> [WORK TO COMPLETE] Render the lines of the records from the line containing "Using the image" to the line containing "4418 millimetres", both included, as a Markdown table with the columns Row and Line, skipping blank lines and leaving out the pictures.

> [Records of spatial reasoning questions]
########

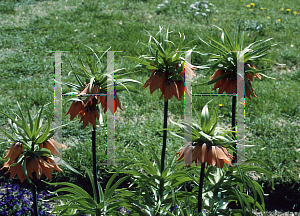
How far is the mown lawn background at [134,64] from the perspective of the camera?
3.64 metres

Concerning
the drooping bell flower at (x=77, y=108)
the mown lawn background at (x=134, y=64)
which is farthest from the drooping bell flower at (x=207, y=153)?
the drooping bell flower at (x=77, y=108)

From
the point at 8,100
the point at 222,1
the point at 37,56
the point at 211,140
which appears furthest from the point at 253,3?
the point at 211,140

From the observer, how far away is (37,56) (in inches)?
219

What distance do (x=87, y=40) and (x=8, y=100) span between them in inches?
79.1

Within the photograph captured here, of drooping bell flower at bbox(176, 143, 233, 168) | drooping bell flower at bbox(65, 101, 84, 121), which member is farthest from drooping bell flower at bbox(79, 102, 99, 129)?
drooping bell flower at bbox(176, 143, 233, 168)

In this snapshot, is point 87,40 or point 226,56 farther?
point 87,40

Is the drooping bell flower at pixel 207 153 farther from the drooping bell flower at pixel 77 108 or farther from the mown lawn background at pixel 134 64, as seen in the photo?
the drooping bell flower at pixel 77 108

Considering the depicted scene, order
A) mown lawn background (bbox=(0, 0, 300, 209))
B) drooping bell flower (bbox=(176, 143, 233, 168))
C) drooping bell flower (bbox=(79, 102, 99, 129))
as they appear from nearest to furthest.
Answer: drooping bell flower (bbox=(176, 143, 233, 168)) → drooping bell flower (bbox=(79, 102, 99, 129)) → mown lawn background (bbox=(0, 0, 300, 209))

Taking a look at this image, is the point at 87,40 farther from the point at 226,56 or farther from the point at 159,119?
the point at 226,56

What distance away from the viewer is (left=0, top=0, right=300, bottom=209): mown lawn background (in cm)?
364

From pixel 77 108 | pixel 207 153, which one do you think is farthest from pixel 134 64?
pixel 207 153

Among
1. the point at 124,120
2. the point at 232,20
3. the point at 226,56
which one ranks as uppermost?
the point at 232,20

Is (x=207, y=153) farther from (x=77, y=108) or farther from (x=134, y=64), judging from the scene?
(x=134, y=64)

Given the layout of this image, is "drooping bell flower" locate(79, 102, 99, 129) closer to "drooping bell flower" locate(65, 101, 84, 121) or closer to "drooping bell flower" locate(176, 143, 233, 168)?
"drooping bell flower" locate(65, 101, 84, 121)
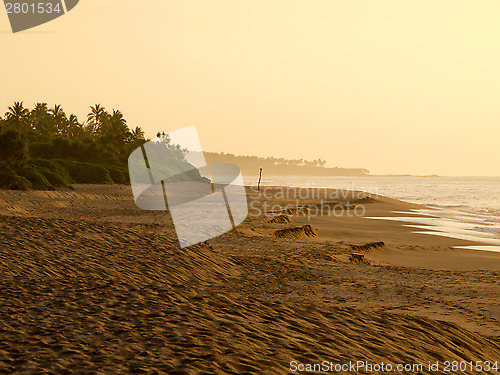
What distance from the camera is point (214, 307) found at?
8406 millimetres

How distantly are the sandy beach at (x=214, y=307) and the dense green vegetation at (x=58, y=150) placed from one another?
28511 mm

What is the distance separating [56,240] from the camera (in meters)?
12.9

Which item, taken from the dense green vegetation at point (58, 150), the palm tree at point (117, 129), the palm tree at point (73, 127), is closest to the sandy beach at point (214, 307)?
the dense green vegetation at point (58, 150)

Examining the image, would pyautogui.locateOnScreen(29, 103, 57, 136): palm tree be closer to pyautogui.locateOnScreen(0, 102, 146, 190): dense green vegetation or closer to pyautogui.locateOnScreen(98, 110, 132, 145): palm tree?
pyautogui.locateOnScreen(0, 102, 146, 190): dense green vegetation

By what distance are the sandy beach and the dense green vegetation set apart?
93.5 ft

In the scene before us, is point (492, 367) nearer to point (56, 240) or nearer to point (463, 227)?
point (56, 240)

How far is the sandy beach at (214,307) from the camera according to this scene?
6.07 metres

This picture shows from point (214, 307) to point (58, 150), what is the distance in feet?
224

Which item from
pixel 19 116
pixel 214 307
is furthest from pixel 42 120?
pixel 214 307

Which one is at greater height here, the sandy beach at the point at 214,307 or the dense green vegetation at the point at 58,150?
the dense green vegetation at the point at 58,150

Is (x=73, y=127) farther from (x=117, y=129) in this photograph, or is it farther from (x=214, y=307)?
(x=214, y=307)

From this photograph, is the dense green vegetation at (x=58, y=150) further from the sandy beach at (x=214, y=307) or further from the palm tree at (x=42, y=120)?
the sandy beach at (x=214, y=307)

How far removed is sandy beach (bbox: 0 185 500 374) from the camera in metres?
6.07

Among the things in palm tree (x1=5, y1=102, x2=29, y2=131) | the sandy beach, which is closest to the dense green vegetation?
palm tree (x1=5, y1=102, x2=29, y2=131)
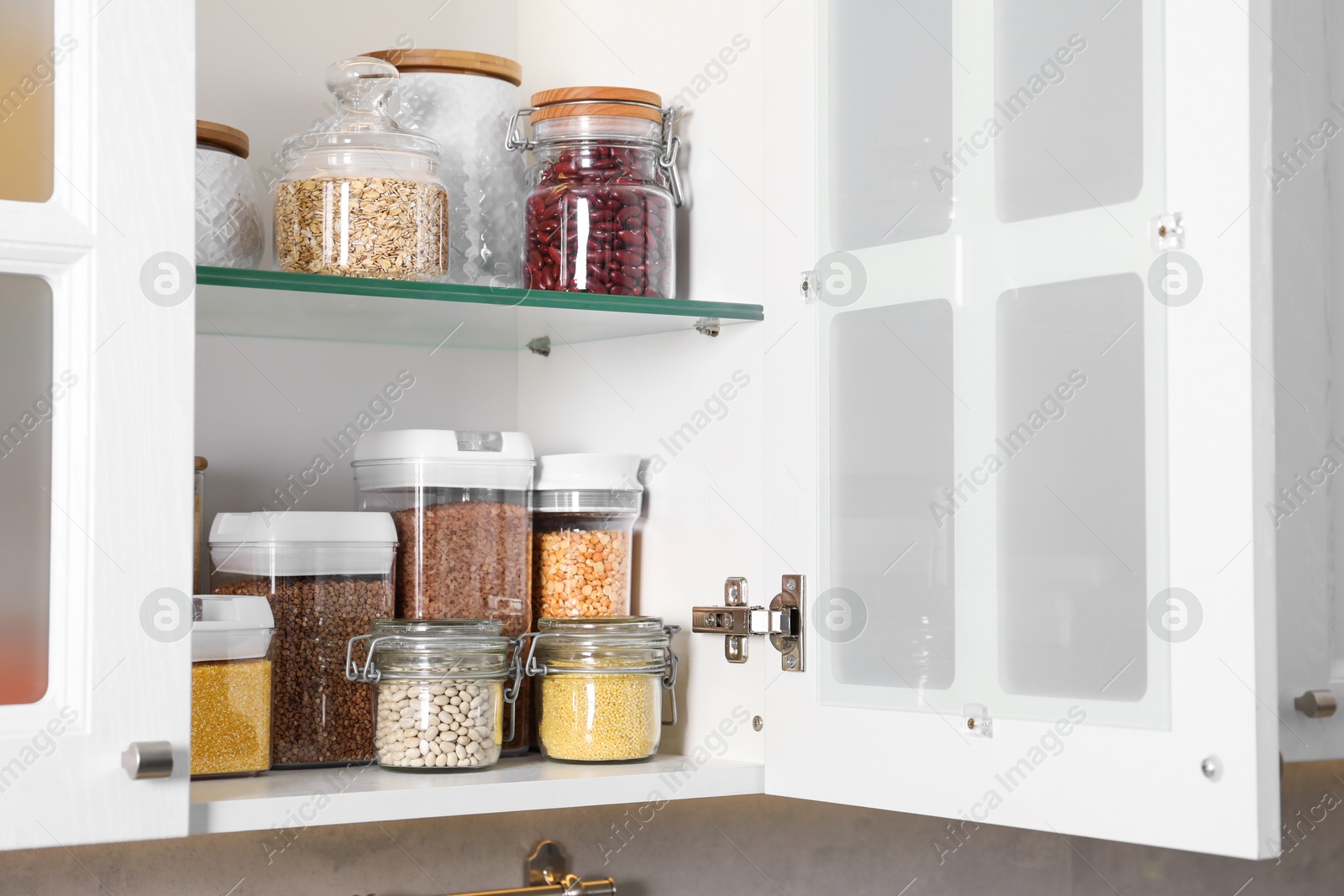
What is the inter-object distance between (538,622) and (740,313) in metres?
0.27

########

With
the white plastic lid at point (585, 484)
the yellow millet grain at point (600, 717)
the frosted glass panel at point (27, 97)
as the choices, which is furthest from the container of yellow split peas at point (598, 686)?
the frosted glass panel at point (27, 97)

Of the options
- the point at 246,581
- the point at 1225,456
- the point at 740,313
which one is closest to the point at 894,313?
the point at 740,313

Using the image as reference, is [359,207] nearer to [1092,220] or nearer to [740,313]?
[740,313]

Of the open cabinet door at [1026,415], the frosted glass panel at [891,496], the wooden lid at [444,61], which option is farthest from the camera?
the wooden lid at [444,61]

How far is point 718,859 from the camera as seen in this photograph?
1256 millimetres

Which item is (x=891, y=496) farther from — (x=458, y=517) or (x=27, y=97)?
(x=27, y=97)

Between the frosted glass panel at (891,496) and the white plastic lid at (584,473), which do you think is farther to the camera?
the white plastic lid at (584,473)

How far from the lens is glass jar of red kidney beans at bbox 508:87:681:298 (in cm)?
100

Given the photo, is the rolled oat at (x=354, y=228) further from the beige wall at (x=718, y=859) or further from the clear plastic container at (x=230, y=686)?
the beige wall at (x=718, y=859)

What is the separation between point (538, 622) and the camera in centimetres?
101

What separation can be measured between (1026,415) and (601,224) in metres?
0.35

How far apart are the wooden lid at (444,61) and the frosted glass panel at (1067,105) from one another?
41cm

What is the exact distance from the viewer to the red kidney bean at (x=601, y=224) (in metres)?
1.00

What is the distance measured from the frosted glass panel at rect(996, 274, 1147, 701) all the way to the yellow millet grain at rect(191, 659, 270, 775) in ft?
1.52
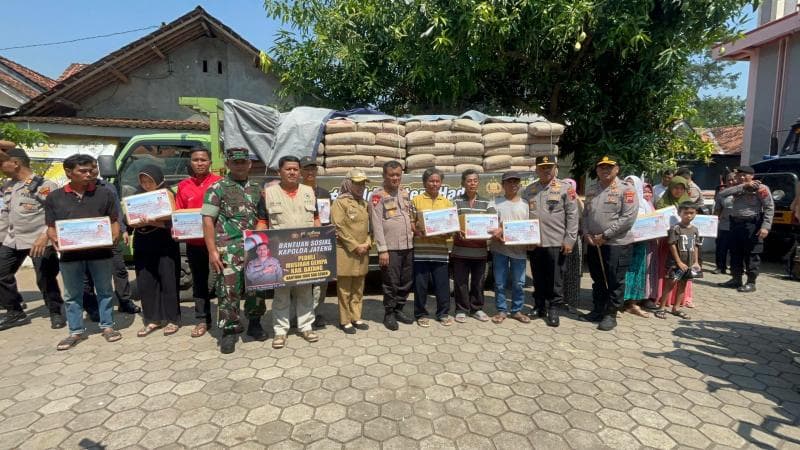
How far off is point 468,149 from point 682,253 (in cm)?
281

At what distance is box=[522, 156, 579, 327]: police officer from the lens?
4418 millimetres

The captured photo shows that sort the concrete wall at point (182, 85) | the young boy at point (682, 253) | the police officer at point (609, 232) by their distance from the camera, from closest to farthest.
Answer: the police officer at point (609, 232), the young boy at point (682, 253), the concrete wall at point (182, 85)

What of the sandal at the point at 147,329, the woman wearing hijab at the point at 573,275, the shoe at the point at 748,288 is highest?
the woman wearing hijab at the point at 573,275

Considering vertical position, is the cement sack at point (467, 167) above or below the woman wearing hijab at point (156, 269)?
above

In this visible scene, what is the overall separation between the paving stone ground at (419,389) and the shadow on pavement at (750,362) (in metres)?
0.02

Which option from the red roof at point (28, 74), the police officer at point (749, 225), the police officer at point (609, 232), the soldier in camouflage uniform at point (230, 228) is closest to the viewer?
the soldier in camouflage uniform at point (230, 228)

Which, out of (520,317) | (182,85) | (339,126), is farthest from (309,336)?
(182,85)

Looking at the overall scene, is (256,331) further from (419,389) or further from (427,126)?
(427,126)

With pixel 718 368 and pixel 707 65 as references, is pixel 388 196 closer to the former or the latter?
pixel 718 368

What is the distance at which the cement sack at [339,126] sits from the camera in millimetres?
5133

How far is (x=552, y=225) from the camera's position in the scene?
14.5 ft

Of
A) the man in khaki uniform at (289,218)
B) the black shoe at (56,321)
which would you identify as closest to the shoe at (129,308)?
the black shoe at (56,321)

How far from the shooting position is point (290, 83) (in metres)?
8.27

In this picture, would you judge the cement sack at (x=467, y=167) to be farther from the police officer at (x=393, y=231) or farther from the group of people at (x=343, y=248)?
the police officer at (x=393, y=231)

########

> [TASK OUTPUT]
| Row | Line |
|---|---|
| 1 | Using the image as reference, is [359,207] nearer to [1092,220] or nearer to [740,313]? |
| 2 | [740,313] |
| 3 | Of the open cabinet door at [1026,415], the frosted glass panel at [891,496], the wooden lid at [444,61], which option is farthest from the camera? |
| 4 | the wooden lid at [444,61] |
| 5 | How far is point 718,859 from the camera as seen in this photograph? |
| 6 | 1256 millimetres |
| 7 | Which item is (x=891, y=496) farther from — (x=458, y=517) or (x=27, y=97)? |
| 8 | (x=27, y=97) |
| 9 | Between the frosted glass panel at (891,496) and the white plastic lid at (584,473), which do you think is farther to the camera? |
| 10 | the white plastic lid at (584,473) |
| 11 | How far from the lens is glass jar of red kidney beans at bbox 508:87:681:298 (in cm)? |
| 12 | 100 |
| 13 | Given the photo, is the rolled oat at (x=354, y=228) further from the beige wall at (x=718, y=859) or further from the clear plastic container at (x=230, y=686)? |
| 14 | the beige wall at (x=718, y=859) |
| 15 | What is the separation between point (538, 622) and the camera in centimetres? |
| 16 | 101 |
| 17 | What separation can be measured between (1026,415) and (601,224) in metres? |
| 18 | 0.35 |
| 19 | How far apart are the wooden lid at (444,61) and the frosted glass panel at (1067,105) from one another? |
| 20 | 41cm |
| 21 | What is the exact distance from the viewer to the red kidney bean at (x=601, y=224) (in metres)? |
| 22 | 1.00 |
| 23 | What is the distance measured from the frosted glass panel at rect(996, 274, 1147, 701) all the way to the yellow millet grain at rect(191, 659, 270, 775) in ft? |
| 24 | 1.52 |
| 25 | How far off is point 468,149 from point 682,253 (in cm)? |
| 26 | 281 |
| 27 | At what distance is box=[522, 156, 579, 327]: police officer from the lens? |
| 28 | 4418 millimetres |